So merkwürdig es auch scheinen mag, die Kultur im Allgemeinen und die Musik im Besonderen können dem Identitätskonflikt ein alternatives Modell zur Verfügung stellen. Ich kann hier nur als Palästinenser sprechen, aber es hat mich oft beeindruckt, wie kümmerlich und entbehrungsreich unser Leben gewesen ist, nur weil wir als Volk, das seiner Staatsangehörigkeit beraubt ist, all unsere Kraft auf das sofortige Ziel gerichtet haben, nämlich die Unabhängigkeit auf dem schnellstmöglichen Weg zu erreichen. Das ist selbstverständlich nachvollziehbar. Aber da gibt es etwas, das ich die Langzeitpolitik der Kultur nennen möchte, die einen weiteren Raum für die Reflexion und letztendlich für das Einvernehmen anstelle unendlicher Spannung und Unstimmigkeit anbietet. Literatur und Musik eröffnen einen derartigen Raum, weil diese Künste im Wesentlichen nicht antagonistisch sind, sondern auf Zusammenarbeit, Empfänglichkeit, Neuschöpfung und auf kollektiver Interpretation beruhen. Niemand schreibt oder musiziert, nur um sich selbst zu lesen oder zu hören: Es gibt immer einen Leser oder einen Zuhörer, und mit der Zeit wird das Publikum größer. Mein Freund Daniel Barenboim und ich haben diesen Kurs eher aus humanistischen denn aus politischen Gründen eingeschlagen, wir gingen davon aus, dass Unwissen und ständige Selbstbehauptung keine Strategien für ein zukunftsfähiges Überleben sind. Mithilfe von Disziplin und Einsatz haben wir versucht, unsere Gemeinschaften in Einklang zu bringen, ohne uns trügerischen Hoffnungen hinzugeben und ohne unsere Prinzipien zu verraten. Es ist ermutigend zu sehen, wie viele junge Menschen darauf reagiert haben und wie junge Palästinenser, selbst in diesen widrigen Zeiten, sich dafür entschieden haben, Musik zu studieren, ein Instrument zu erlernen, ihre Kunst auszuüben.

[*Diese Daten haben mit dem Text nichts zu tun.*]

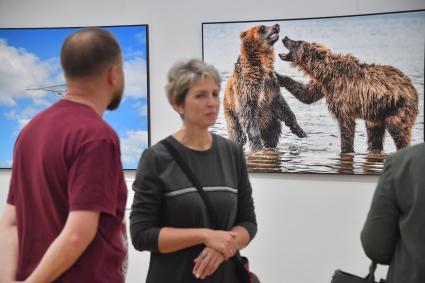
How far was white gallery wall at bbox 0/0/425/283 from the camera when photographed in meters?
2.70

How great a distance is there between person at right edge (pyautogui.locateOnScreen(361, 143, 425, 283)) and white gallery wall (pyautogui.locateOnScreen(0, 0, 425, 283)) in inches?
50.7

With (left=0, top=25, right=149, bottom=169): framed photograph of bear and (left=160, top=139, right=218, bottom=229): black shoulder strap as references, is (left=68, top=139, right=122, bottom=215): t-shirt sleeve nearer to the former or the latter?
(left=160, top=139, right=218, bottom=229): black shoulder strap

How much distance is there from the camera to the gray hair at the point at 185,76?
1593mm

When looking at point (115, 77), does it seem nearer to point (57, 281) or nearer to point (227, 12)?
point (57, 281)

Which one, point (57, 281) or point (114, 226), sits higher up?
point (114, 226)

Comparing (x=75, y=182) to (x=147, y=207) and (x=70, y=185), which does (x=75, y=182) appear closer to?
(x=70, y=185)

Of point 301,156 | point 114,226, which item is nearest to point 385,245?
point 114,226

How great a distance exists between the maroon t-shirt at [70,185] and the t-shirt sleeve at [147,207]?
321 mm

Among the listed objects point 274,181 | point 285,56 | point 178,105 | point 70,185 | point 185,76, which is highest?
point 285,56

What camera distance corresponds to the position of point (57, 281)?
109 cm

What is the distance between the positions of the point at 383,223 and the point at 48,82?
2.37 m

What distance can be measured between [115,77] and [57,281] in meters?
0.52

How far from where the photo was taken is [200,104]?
1.59 meters

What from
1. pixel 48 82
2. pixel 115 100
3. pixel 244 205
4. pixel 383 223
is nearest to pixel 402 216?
pixel 383 223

Wer weiß, wie weit wir kommen werden? Wer weiß, wessen Denkweisen wir womöglich ändern können? Das Schöne an diesen Fragen ist: Man kann sie nicht zur Seite schieben, und es gibt keine einfachen Antworten darauf. Doch Ihre Anerkennung unserer Bemühungen bringt uns einen entscheidenden Schritt nach vorn.

Oviedo, 25. Oktober 2002

 (Übersetzt von Stefanie Karg und Heike Peetz)

Mariam C. Said: Mein Engagement bei der Barenboim-Said-Stiftung und beim West-Eastern Divan Orchestra

Lange Zeit habe ich als aufmerksame Zeugin die Entwicklung dieses Projekts verfolgt, das mein verstorbener Ehemann Edward Said gemeinsam mit Daniel Barenboim aufgebaut hat.

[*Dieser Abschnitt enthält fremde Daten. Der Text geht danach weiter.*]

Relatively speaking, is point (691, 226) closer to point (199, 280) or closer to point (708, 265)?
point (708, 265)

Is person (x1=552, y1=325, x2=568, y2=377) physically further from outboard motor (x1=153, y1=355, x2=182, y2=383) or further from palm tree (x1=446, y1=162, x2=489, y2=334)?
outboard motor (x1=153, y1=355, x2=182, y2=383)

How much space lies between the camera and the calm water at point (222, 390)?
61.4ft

Edward war an Leukämie erkrankt, und im Sommer 2003 ging es ihm nach seiner Behandlung nicht gut, aber dennoch bestand er darauf, am Workshop in Pilas bei Sevilla teilzunehmen. Am Ende des Workshops sollte das West-Eastern Divan Orchestra auf Tournee gehen, und ein Auftritt war in der marokkanischen Hauptstadt Rabat geplant. Edward hatte beabsichtigt, das Orchester auch nach Rabat zu begleiten. Als er krank wurde, kam die Idee auf, dass ich an seiner Stelle reiste. Edward diktierte mir, was ich dort in seinem Namen sagen sollte. Ich lieh mir seinen Füllfederhalter und schrieb all seine Worte auf. Es war ein türkis-silberner Montegrappa 1912, den er sehr schätzte. Ich gab ihm den Füller zurück. Er hielt ihn eine Sekunde in der Hand, dann sagte er: »Behalte ihn, er gehört jetzt dir.« Im Nachhinein betrachtet war das der Moment, in dem Edward mir einen Teil seines Aufgabenbereichs in diesem Projekt übertrug. Mit dem Verlesen seiner Botschaft am Ende des Konzerts in Rabat begann mein direktes Engagement beim West-Eastern Divan Orchestra.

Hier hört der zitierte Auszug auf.